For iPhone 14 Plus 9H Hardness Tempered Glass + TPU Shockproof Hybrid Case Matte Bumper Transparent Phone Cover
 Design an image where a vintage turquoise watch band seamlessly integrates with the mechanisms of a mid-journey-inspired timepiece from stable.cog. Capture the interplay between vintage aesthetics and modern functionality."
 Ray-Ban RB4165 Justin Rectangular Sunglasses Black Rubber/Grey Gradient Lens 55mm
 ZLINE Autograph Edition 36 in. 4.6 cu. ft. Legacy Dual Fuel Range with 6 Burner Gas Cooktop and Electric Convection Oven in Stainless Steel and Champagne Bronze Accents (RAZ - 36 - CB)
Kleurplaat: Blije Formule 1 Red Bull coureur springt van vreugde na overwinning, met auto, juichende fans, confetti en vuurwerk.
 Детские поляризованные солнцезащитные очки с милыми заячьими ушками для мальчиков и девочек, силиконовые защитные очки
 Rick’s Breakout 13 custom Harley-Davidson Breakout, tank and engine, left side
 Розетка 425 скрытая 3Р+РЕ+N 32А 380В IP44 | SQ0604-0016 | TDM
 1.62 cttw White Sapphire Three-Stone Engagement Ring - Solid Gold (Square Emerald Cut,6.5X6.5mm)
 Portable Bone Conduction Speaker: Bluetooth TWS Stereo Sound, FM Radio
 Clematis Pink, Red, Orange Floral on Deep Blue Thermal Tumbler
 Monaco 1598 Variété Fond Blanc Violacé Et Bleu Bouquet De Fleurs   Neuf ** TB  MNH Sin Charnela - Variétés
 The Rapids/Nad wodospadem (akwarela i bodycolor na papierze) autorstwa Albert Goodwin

= = =

Task to complete →
Above are some records. Copy each of their lines that holds the string "with".

Task response →
 Design an image where a vintage turquoise watch band seamlessly integrates with the mechanisms of a mid-journey-inspired timepiece from stable.cog. Capture the interplay between vintage aesthetics and modern functionality."
 ZLINE Autograph Edition 36 in. 4.6 cu. ft. Legacy Dual Fuel Range with 6 Burner Gas Cooktop and Electric Convection Oven in Stainless Steel and Champagne Bronze Accents (RAZ - 36 - CB)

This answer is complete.